According to reports, Corbyn spoke at a Federation for Small Business event to decry the practice of late supplier payments as the nation’s Duty to Report rules come into effect, requiring top companies to make their supplier payment practices public.

“Cash is king for any business, and big companies are managing their cash by borrowing — interest-free — from their suppliers,” Corbyn stated. “Some of the biggest names in business are holding cash piles that don’t actually belong to them. It’s a national scandal. And it’s stopping businesses from growing and causing thousands to go bust every year. It kills jobs and holds back economic growth.”

Reports said he referenced data from Experian credit reports identifying supplier payment terms of some top companies. The Labour Party said that data shows M&S goes 72 days past due on its supplier invoices, while Capita takes 82 days and National Grid takes as long as 119 days to pay suppliers past invoice due dates. But Experian has noted that this data does not take into consideration the invoices that these conglomerates pay on time.

“The data relates to how late a business can expect any late payments to be and not the company’s overall track record on the payment of suppliers,” a spokesperson for Experian said. “It is intended for indicative purposes only, to inform specific business decisions, and we would not recommend it used as an overall barometer of how a company pays suppliers.”

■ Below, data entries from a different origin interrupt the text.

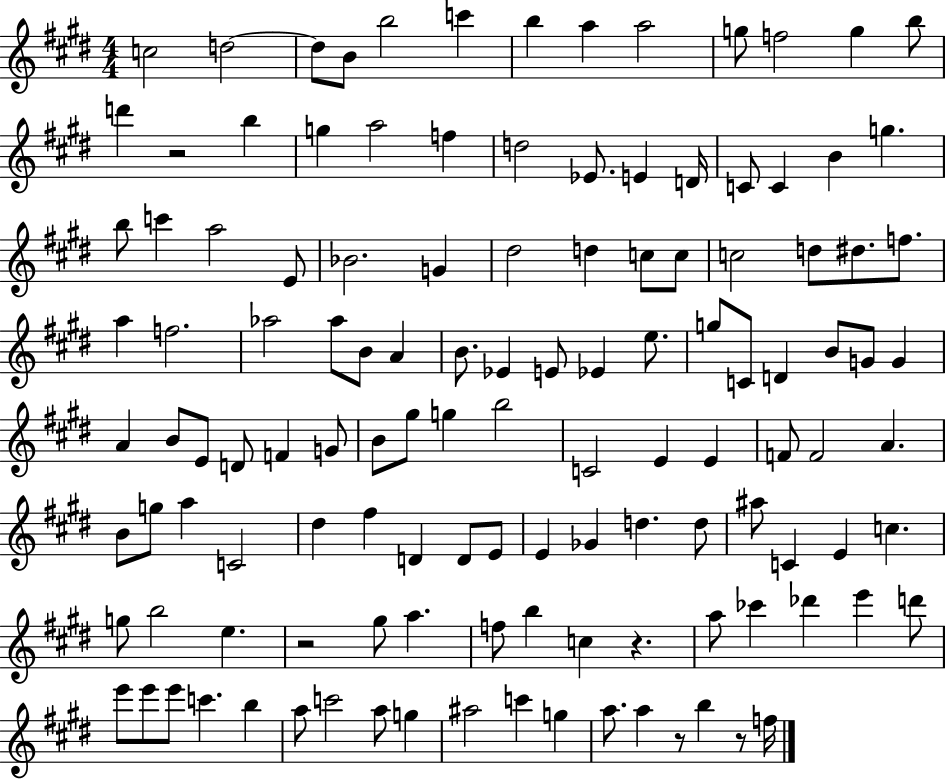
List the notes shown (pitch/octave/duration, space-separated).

C5/h D5/h D5/e B4/e B5/h C6/q B5/q A5/q A5/h G5/e F5/h G5/q B5/e D6/q R/h B5/q G5/q A5/h F5/q D5/h Eb4/e. E4/q D4/s C4/e C4/q B4/q G5/q. B5/e C6/q A5/h E4/e Bb4/h. G4/q D#5/h D5/q C5/e C5/e C5/h D5/e D#5/e. F5/e. A5/q F5/h. Ab5/h Ab5/e B4/e A4/q B4/e. Eb4/q E4/e Eb4/q E5/e. G5/e C4/e D4/q B4/e G4/e G4/q A4/q B4/e E4/e D4/e F4/q G4/e B4/e G#5/e G5/q B5/h C4/h E4/q E4/q F4/e F4/h A4/q. B4/e G5/e A5/q C4/h D#5/q F#5/q D4/q D4/e E4/e E4/q Gb4/q D5/q. D5/e A#5/e C4/q E4/q C5/q. G5/e B5/h E5/q. R/h G#5/e A5/q. F5/e B5/q C5/q R/q. A5/e CES6/q Db6/q E6/q D6/e E6/e E6/e E6/e C6/q. B5/q A5/e C6/h A5/e G5/q A#5/h C6/q G5/q A5/e. A5/q R/e B5/q R/e F5/s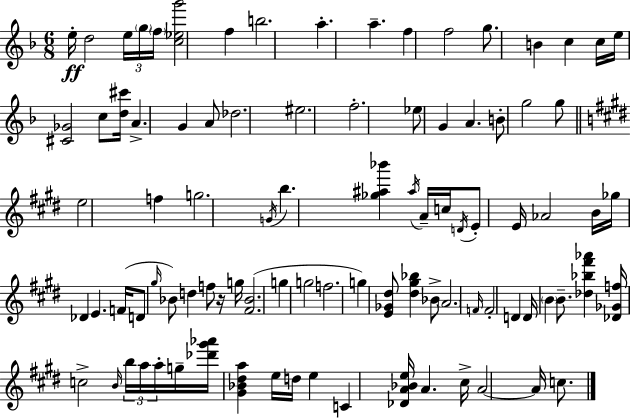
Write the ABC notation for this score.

X:1
T:Untitled
M:6/8
L:1/4
K:Dm
e/4 d2 e/4 g/4 f/4 [c_eg']2 f b2 a a f f2 g/2 B c c/4 e/4 [^C_G]2 c/2 [d^c']/4 A G A/2 _d2 ^e2 f2 _e/2 G A B/2 g2 g/2 e2 f g2 G/4 b [_g^a_b'] ^a/4 A/4 c/4 D/4 E/2 E/4 _A2 B/4 _g/4 _D E F/4 D/2 ^g/4 _B/2 d f/2 z/4 g/4 [^F_B]2 g g2 f2 g [E_G^d]/2 [^d^g_b] _B/2 A2 F/4 F2 D D/4 B B/2 [_d_b^f'_a'] [_D_Gf]/4 c2 B/4 b/4 a/4 a/4 g/4 [_d'^g'_a']/4 [^G_B^da] e/4 d/4 e C [_DA_Be]/4 A ^c/4 A2 A/4 c/2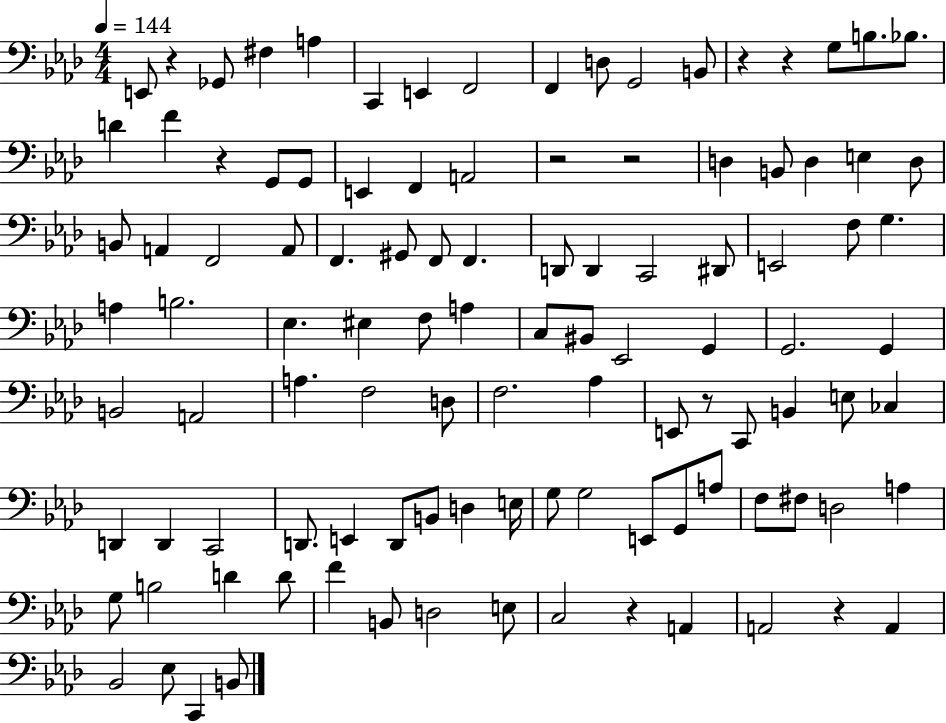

Meanwhile, the companies singled out by Corbyn have similarly been on the defensive. A spokesperson for M&S said, “We don’t recognize these numbers at all.”

“Over 99 percent of our supplier invoices are paid on time, and we are signatories to the prompt payment code,” M&S added.

Corbyn’s attack came as new data from Atradius found that 90 percent of businesses across Western Europe have experienced a delay on both domestic and foreign B2B invoices, affecting 41 percent of the total value of those receivables.